DIGITAL LIBRARY
A RESULT-DRIVEN COMPUTER PROGRAMMING TEACHING ENVIRONMENT
1 Accademia Navale di Livorno (ITALY)
2 Università di Pisa, Dipartimento di Informatica (ITALY)
About this paper:
Appears in: INTED2011 Proceedings
Publication year: 2011
Pages: 6556-6566
ISBN: 978-84-614-7423-3
ISSN: 2340-1079
Conference name: 5th International Technology, Education and Development Conference
Dates: 7-9 March, 2011
Location: Valencia, Spain
Abstract:
In a recent paper we described how to generalize the result-driven approach in order to obtain problem-solving environments for a range of topics. Here we report on a new such environment to teach computer programming with a problem-solving approach. The system expands on the well known teaching environment BlueJ to obtain a setting where, by means of standard extensions, the result-driven approach has been fully implemented providing an authoring environment for the teacher and a support environment for the student.
Within the authoring environment, the teacher may choose a programming task, split it into sub-problems, rate them, give their specifications, provide and rate hints. By carefully parsing the teacher's solution, the system is also able to extract many automatic hints which the teacher may adopt and rate. The authoring system will finally produce an exercise suited to the student.
Within the support environment the student finds the standard BlueJ setting with some enhancements to solve the sub-problem collection in any order without being forced to reproduce the teacher's solution, ask for hints, and automatically evaluate the correctness of his solution.
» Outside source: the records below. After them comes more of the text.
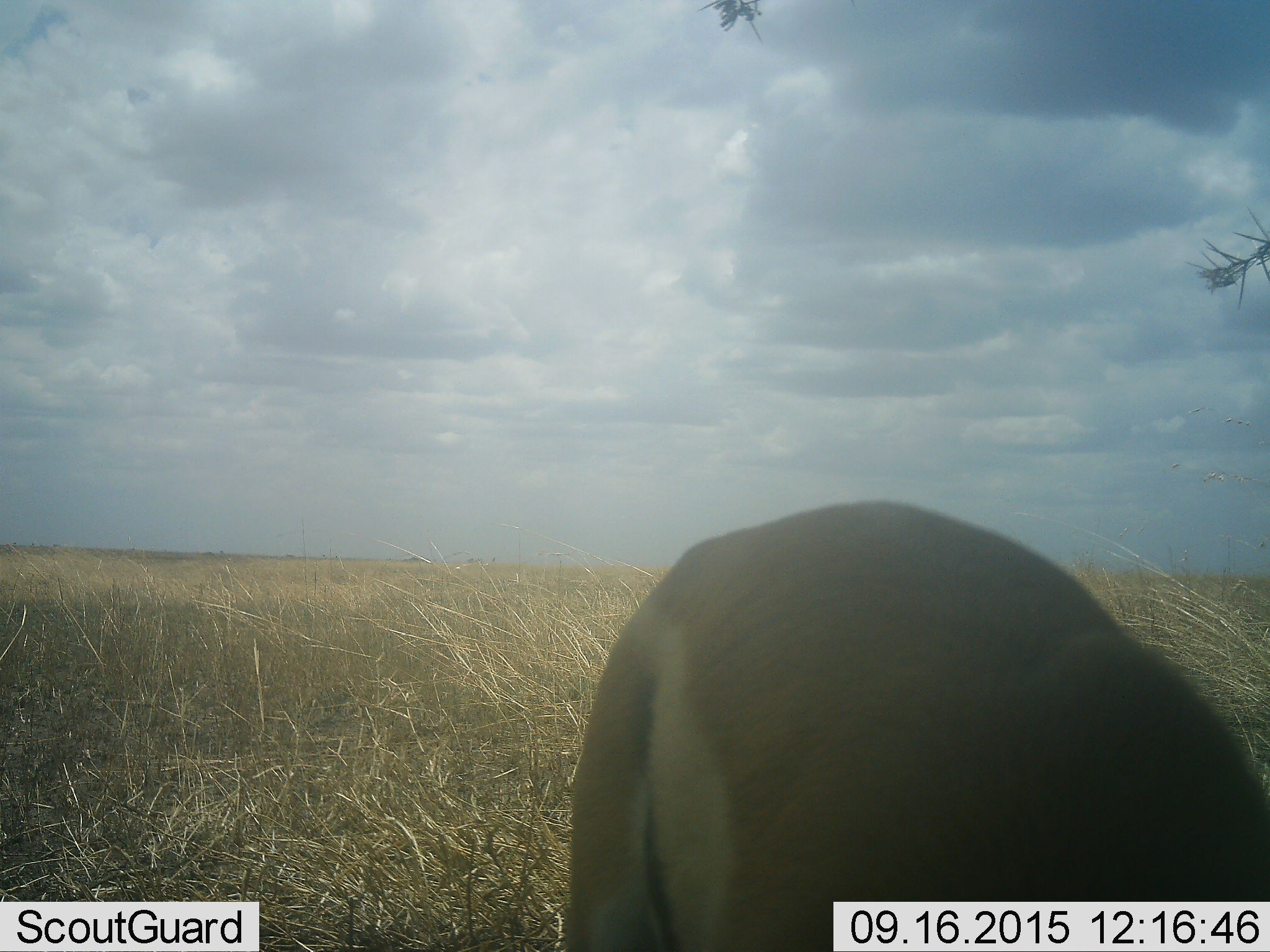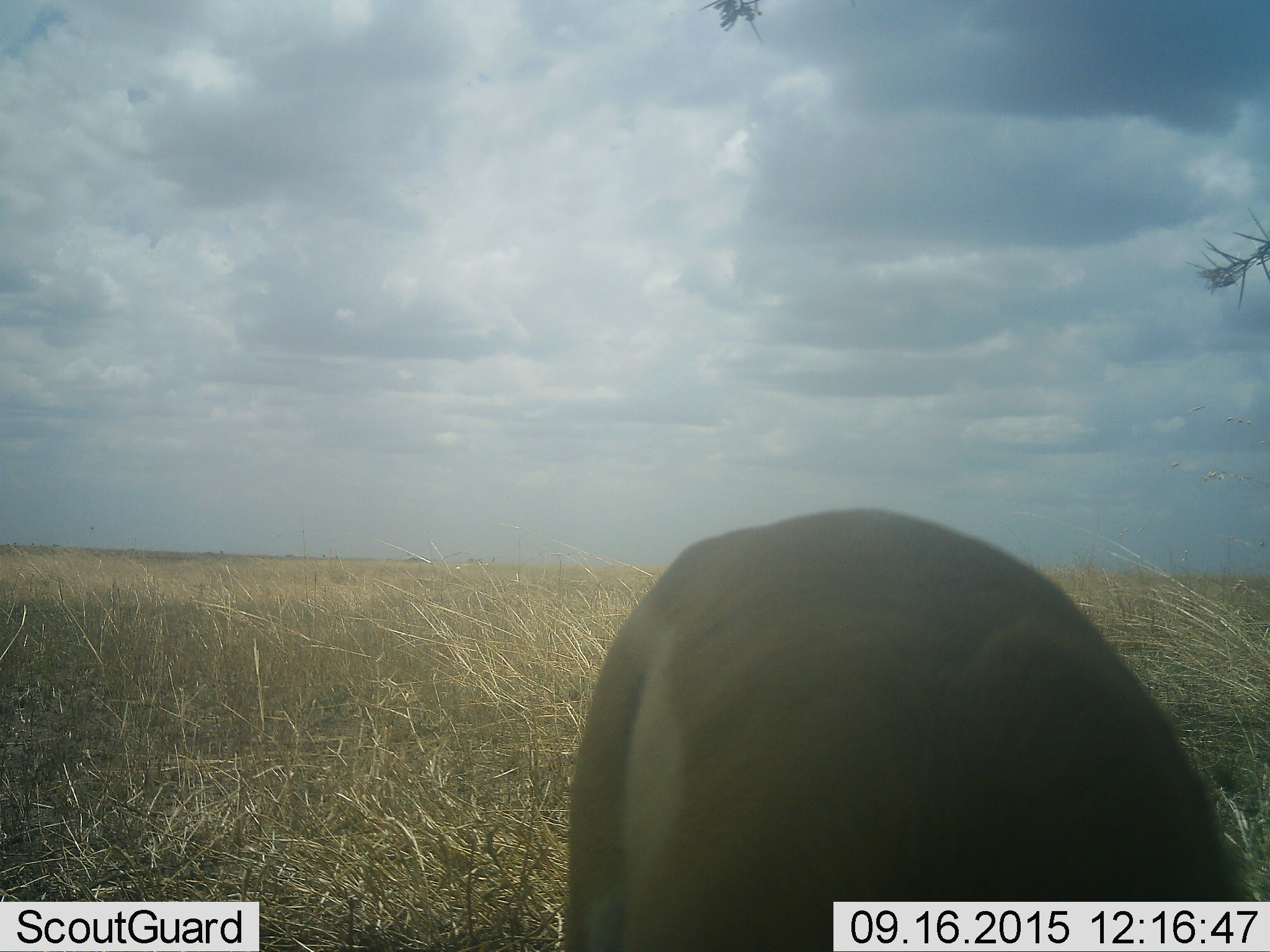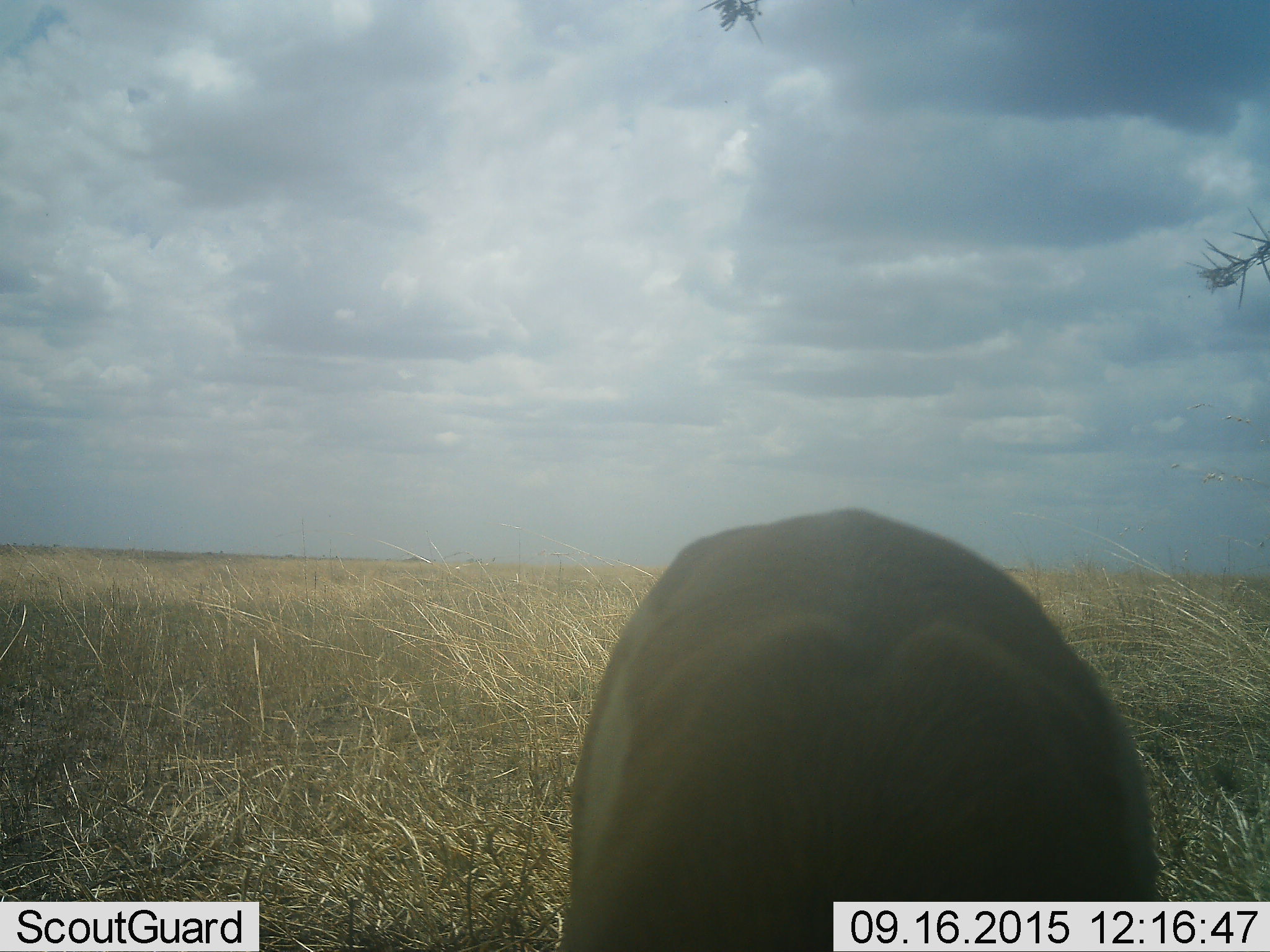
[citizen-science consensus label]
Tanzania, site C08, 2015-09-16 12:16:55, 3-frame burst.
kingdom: Animalia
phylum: Chordata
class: Mammalia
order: Artiodactyla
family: Bovidae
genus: Eudorcas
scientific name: Eudorcas thomsonii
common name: thomson's gazelle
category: gazellethomsons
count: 1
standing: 43%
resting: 14%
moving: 0%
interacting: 0%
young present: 14%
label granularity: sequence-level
Though computer programming is the ideal setting for the result-driven approach, we had to face tasks such as avoiding endless loops or system crashes. In addition, the automatic recognition of the sub-problems dependency net (the call graph) turned out to be still an interesting research topic.
Despite being at a very early stage in terms of its testing in the field, the system is now ready and available for use.
Keywords:
Problem-solving in computer programming, teaching and learning environments.